┌─ Source extract

E.g. The following computation logic describes a layer of standard BERT transformer:

  merged_layer_local[R, B, S1, N1, H1] +=! input_tensor[B, S1, N, H] * qkv_weight[R, N, H, N1, H1];
  merged_layer_trans[R, B, N1, S1, H1] = merged_layer_local[R, B, S1, N1, H1] + qkv_bias[R, N1, H1];
  attention_scores[B, N1, S1, S2] +=! merged_layer_trans[0, B, N1, S1, H1] * merged_layer_trans[1, B, N1, S2, H1] / const({H}).cast(`float32`);
    softmax_1_temp0[B, N1] >=! attention_scores[B, N1, S1, S2];
    softmax_1_temp1[B, N1] +=! (attention_scores[B, N1, S1, S2] - softmax_1_temp0[B, N1]).call(`exp`);
  attention_probs[B, N1, S1, S2] = (attention_scores[B, N1, S1, S2] - softmax_1_temp0[B, N1]).call(`exp`) / softmax_1_temp1[B, N1];
  ... ...
  layer_norm_2_src[B, S1, N2, H2] = layer_output[B, S1, N2, H2] + attention_output_norm[B, S1, N2, H2];
    layer_norm_2_temp0[B, S1] += layer_norm_2_src[B, S1, N2, H2];
    layer_norm_2_temp1[B, S1] += layer_norm_2_src[B, S1, N2, H2] * layer_norm_2_src[B, S1, N2, H2];
  layer_output_norm[B, S1, N2, H2] = (layer_norm_2_src[B, S1, N2, H2] * {N * H} - layer_norm_2_temp0[B, S1]) * (layer_norm_2_temp0[B, S1] * {N * H} - layer_norm_2_temp1[B, S1] * layer_norm_2_temp1[B, S1]).call(`max`, [1e-8]).call(`rsqrt`);

For more IR usage or examples, please follow documentation here: Antares IR & Examples

d. Pytorch/Tensorflow/Tensorflow2 Op Maker (JIT Plugin)

└─
┌─ Extracted information

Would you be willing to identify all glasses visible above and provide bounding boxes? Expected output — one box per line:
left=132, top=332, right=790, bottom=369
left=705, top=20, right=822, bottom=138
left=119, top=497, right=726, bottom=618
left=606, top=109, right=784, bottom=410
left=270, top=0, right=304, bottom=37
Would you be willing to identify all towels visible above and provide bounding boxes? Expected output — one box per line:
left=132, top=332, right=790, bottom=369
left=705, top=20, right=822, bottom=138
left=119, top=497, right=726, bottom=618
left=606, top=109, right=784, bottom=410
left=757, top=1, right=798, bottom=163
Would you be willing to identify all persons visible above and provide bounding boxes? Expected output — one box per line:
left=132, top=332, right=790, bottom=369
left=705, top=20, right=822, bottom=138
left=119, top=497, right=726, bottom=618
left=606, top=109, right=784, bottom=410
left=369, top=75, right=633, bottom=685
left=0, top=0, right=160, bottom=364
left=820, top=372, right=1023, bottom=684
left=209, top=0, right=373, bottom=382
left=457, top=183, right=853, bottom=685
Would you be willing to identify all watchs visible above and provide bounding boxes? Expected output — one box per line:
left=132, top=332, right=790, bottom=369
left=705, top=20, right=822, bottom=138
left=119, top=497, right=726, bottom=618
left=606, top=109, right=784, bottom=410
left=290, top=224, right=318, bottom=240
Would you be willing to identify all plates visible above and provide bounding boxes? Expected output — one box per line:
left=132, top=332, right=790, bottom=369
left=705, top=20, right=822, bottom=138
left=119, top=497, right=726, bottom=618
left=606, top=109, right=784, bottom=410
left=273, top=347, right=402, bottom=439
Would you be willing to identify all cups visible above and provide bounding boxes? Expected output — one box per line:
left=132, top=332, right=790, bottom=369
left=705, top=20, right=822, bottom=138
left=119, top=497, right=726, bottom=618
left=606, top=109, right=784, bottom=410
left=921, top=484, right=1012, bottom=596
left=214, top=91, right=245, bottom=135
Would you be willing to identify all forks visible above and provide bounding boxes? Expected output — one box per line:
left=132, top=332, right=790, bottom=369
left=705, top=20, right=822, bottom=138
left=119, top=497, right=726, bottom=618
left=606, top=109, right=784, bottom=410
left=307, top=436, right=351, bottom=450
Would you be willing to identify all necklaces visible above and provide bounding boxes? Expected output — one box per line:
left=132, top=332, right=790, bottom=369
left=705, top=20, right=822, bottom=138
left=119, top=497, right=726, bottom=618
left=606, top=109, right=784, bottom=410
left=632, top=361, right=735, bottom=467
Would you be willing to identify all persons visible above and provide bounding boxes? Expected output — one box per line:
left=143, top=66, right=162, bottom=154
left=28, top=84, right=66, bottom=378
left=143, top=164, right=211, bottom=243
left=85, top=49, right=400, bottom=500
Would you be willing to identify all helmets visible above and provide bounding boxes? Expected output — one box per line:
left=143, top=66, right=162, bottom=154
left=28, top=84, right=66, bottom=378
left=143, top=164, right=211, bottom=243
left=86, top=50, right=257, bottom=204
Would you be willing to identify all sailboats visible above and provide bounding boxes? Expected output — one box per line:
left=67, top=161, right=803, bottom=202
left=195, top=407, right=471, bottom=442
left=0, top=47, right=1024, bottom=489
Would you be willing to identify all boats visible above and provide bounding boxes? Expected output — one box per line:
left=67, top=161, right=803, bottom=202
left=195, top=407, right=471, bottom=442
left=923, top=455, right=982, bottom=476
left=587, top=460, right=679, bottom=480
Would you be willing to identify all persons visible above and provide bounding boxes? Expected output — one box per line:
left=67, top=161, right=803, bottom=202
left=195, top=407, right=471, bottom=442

└─

■ Required work:
1: List each distinct function name passed to `.call(...)` in the BERT layer code.
2: Reproduce the part of the records that opens with the line containing "Would you be willing to identify all plates" and closes with the line containing "left=273, top=347, right=402, bottom=439", keeping the request line. Scale the answer box coordinates by 0.65 and round to whole numbers, rounding halves up, but leave the sample boxes in the expected-output format unchanged.
The BERT layer code and the records come from unrelated sources.

■ Worked solutions:
1:
exp
max
rsqrt

2:
Would you be willing to identify all plates visible above and provide bounding boxes? Expected output — one box per line:
left=132, top=332, right=790, bottom=369
left=705, top=20, right=822, bottom=138
left=119, top=497, right=726, bottom=618
left=606, top=109, right=784, bottom=410
left=177, top=226, right=261, bottom=285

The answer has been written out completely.